Pandas uses object for string columns, and also when it cannot clearly identify a more specific type.

Identifying Why Values Are Dirty#

You can quickly see which rows fail conversion to numeric. We will use the pd.to_numeric() method provided by pandas.

# Try to convert Age to numeric, forcing errors to NaN
df_dirty["Age_numeric"] = pd.to_numeric(df_dirty["Age"], errors="coerce")

# Show which values became NaN (problematic)
df_dirty[["Age", "Age_numeric"]]
Age Age_numeric
0 25 25.0
1 30 30.0
2 thirty-five NaN
3 40 40.0

This helps you spot which rows need cleaning. We will look at cleaning up such values in the Data Type Handling section.
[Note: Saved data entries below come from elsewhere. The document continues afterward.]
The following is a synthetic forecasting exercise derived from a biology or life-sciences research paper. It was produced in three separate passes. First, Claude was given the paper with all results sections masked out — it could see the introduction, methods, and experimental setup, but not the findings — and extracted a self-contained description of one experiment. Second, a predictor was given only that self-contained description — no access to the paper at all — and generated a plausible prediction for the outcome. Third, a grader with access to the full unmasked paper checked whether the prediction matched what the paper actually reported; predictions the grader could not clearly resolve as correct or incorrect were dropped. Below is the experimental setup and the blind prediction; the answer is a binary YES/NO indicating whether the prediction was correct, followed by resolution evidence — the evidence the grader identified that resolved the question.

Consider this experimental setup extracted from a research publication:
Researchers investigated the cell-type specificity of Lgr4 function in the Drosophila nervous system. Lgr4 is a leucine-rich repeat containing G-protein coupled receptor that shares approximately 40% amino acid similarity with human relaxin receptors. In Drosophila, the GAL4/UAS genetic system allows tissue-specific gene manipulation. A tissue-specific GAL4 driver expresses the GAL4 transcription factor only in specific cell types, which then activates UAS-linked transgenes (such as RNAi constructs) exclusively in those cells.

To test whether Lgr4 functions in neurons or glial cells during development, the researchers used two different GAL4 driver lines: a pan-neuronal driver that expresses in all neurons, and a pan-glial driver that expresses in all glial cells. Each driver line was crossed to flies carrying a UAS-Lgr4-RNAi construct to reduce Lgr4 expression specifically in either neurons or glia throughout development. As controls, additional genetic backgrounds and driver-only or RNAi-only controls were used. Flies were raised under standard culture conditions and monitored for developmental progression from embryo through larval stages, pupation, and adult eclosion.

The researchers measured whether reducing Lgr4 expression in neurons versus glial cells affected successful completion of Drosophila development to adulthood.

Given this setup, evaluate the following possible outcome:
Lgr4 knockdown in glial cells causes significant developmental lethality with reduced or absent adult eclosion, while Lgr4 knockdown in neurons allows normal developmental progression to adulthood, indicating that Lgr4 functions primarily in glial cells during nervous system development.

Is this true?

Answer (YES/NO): YES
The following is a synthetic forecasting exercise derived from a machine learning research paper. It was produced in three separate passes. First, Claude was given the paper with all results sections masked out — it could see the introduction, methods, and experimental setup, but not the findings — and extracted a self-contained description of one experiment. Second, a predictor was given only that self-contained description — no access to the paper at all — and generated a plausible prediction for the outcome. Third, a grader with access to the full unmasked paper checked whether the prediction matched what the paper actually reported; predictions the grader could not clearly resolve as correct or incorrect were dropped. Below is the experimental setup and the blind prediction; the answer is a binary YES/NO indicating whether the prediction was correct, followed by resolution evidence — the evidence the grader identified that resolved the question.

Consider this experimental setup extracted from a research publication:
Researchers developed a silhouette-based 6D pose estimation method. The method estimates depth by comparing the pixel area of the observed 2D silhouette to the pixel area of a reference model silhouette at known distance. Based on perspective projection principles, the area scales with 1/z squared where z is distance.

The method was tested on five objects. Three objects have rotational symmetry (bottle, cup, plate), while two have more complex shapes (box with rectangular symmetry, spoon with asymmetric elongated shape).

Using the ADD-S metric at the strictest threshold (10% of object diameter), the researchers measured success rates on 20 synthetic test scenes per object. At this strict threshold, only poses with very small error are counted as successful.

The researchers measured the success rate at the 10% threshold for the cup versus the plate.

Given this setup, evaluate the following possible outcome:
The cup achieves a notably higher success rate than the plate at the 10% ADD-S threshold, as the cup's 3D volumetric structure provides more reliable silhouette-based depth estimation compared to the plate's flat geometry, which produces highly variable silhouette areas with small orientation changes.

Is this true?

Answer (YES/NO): NO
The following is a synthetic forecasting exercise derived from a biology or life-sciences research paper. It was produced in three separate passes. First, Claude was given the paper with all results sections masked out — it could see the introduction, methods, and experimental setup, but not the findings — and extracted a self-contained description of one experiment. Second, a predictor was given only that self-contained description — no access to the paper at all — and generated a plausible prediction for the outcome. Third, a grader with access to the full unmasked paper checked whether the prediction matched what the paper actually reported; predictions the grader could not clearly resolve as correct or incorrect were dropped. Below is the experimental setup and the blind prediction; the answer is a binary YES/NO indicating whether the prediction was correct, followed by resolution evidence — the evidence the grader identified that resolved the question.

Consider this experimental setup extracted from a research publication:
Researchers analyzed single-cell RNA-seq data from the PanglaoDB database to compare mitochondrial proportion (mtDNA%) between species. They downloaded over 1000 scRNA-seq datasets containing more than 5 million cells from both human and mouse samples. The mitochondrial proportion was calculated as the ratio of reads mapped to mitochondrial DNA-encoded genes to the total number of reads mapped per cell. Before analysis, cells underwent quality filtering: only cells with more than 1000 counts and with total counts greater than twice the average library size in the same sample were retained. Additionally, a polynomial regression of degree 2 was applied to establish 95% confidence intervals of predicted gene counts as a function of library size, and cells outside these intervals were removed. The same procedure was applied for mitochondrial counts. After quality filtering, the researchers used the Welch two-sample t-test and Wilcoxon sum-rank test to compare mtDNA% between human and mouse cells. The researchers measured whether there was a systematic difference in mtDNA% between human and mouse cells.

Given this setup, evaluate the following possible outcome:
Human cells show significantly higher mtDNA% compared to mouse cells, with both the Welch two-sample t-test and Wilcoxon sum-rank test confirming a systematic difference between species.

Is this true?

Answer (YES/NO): YES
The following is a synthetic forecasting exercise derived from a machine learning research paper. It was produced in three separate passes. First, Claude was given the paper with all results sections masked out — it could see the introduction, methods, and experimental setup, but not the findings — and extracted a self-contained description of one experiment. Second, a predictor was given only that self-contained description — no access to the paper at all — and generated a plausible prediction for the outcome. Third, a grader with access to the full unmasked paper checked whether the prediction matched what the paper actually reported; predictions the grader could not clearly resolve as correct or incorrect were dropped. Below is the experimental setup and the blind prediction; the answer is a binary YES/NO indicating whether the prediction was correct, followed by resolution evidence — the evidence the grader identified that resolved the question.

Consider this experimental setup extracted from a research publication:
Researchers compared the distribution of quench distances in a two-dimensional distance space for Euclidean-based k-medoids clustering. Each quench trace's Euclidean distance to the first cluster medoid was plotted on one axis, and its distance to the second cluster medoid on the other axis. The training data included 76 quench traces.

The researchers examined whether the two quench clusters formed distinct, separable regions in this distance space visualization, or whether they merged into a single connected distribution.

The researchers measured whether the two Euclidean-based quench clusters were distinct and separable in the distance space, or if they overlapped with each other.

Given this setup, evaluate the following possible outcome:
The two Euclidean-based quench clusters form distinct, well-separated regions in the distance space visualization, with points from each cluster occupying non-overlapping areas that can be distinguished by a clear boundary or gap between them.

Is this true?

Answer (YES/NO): NO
5.2.2.2. Data Imperfections#

When data is captured, stored, or transmitted, imperfections can creep in. These imperfections can distort values, leading to data corruption. In some cases, corrupted data can be repaired or worked around, but often it cannot be reliably used and must be discarded.

Noise#

The term noise refers to unintended modifications in the true, original values of the data. Noise can arise from imperfect data collection processes, human error, faulty sensors, or other random disturbances.

If noisy data is used without correction, the output of any analysis or model may be unreliable.

Example of noise: If the Age column of a dataset contains a value of 202 for human data, we can confidently say this is incorrect. Such unrealistic values can mislead a model.

import pandas as pd  

data = {"Name": ["Alice", "Bob", "Charlie"], "Age": [25, 202, 30]}  
df = pd.DataFrame(data)  
display(df)  

# Identify noisy ages (e.g., > 120 is unrealistic for humans)
df[df["Age"] > 120]
Name Age
0 Alice 25
1 Bob 202
2 Charlie 30
Name Age
1 Bob 202

To address noise, data is typically cleaned (corrected where possible) or removed altogether.

Outliers#

Outliers are different from noise. They are genuine data points - not errors - but they are extremely unusual compared to the rest of the dataset. While valid, their presence can distort statistical measures (like the mean) and reduce a model’s ability to generalize.

Example: Suppose we have employee salary data where most salaries range from \(50K to \)200K, but the CEO earns $5M. That CEO’s salary is a true value but is far removed from the bulk of the data.

import numpy as np  

salaries = [50000, 60000, 75000, 120000, 200000, 5000000]  
df_salaries = pd.DataFrame(salaries, columns=["Salary"])  
display(df_salaries)  

# Basic stats to show impact of the outlier
print("Mean salary:", df_salaries["Salary"].mean())
print("Median salary:", df_salaries["Salary"].median())
Salary
0 50000
1 60000
2 75000
3 120000
4 200000
5 5000000
Mean salary: 917500.0
Median salary: 97500.0

Notice how the mean is heavily skewed by the outlier, while the median better represents the majority of salaries.

Such outliers need special consideration, sometimes they are kept for completeness, and other times they are transformed, capped, or excluded depending on the analysis goal.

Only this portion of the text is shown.